Notice that regular languages are not closed under the subset/superset relation.
For example, 0^{*}1^{*} is regular, but its subset {O^{n}1^{n} : n >= 0}
is not regular, but **its** subset {01, 0011, 000111} is regular again.

Once we know that some specific languages are regular,
closure properties can be used to quickly show that lots of other languages are
also regular. More importantly, if we know that some specific "seed" languages
are ** not regular **, we can use closure properties to show that lots of
similar languages are also not regular.
This is done using a proof by contradiction of the following form:

Suppose that the new language L' is regular.

Use one or more closure properties to show that some seed language L is regular.

But we know (e.g. we showed in class) that L isn't regular. Therefore we have a contradiction. Therefore, L' must not be regular.

For example, let L be {O^{n}1^{n} : n >= 0}. We
showed that L is not regular, using the pumping lemma. Suppose that L'
is {wcx : w and x are strings in {a,b}^{*} and |x|=|w|}.
Using closure properties, we can quickly deduce that L' is not regular
from the fact that L is regular. Specifically

Suppose that L' is regular.

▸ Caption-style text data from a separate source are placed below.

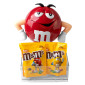 Immagine 1 - M&M's Character Red Espositore da Banco Rosso 38cm con Vano Anteriore Removibile + 500gr di M&M's alle Arachidi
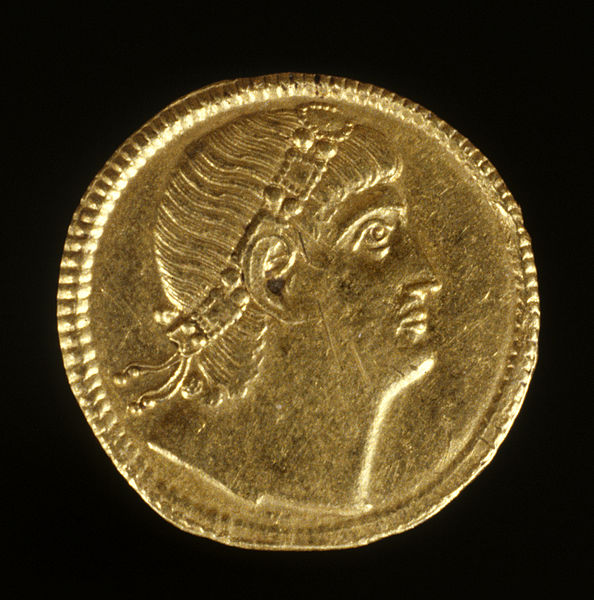File:Roman - Imperial Medallion of Constantine I - Walters 59690.jpg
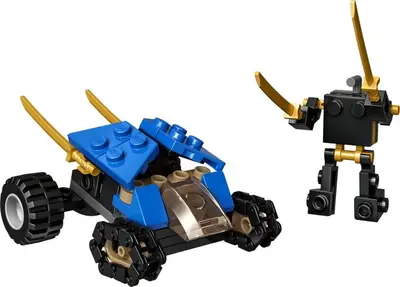 LEGO Ninjago 30592 Mini Thunder Raider set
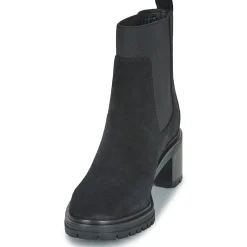 FLAG MID HEEL SUEDE CHELSEA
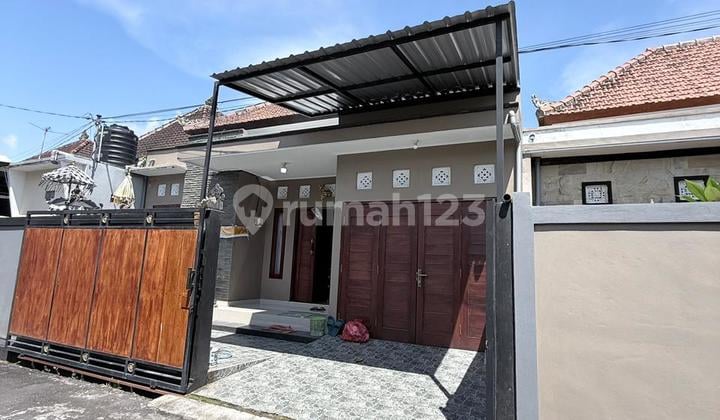 House Ready to Live In Near Saba Blabatuh Hospital Gianyar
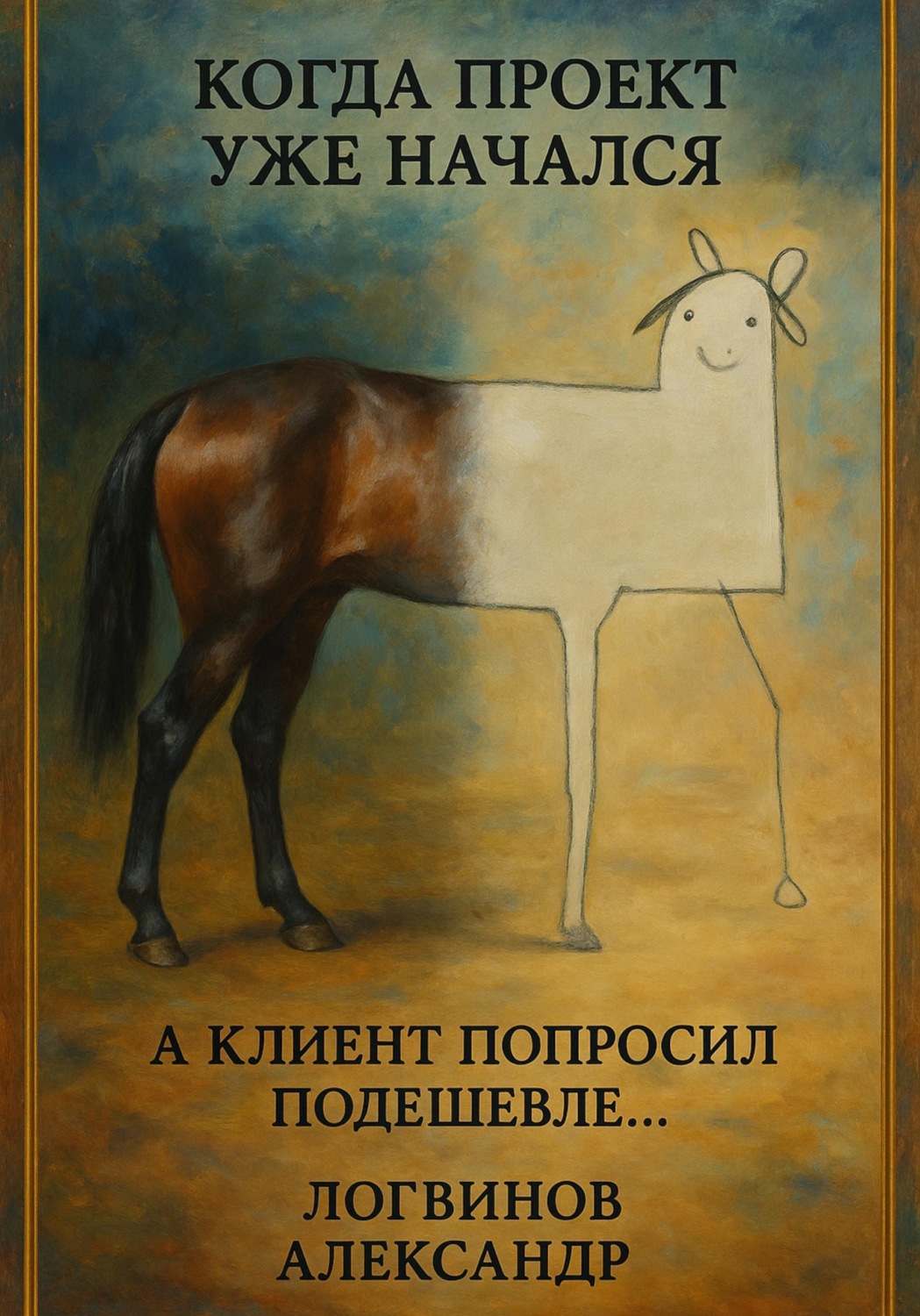 Обложка книги «Когда проект уже начался, а клиент попросил подешевле...»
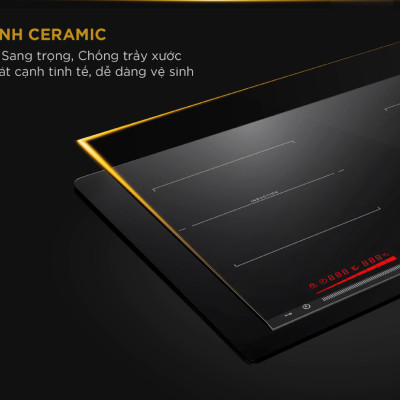 Bếp Âm Từ Đôi BlueStone ICB-6920 3400 W - Miễn Phí Lắp đặt cắt đá - HCM, Hà Nội, Bình Dương, Đồng Nai, Hải Phòng, ĐăkLăk, Thái Bình, Bắc Ninh, Hải Dương - Bảo Hành 24 Tháng- Hàng chính hãng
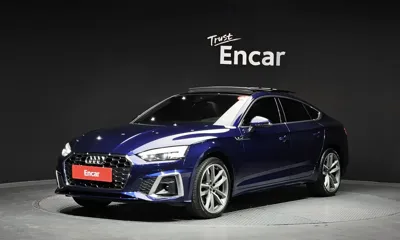 Audi A5 · 2021 год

Then let F = L' ∩ a^{*}cb^{*}must be regular because regular languages are closed under intersection.Now, consider the homomorphism h which maps a → 0, b → 1, a → ε. Since regular languages are closed under homomorphism, h(F) must be regular. But h(F) is {O

^{n}1^{n}: n >= 0}, i.e. L. We showed in class (using the pumping lemma) that L is not regular. So we have a contradiction.Therefore, we must have been wrong in our assumption that L' was regular.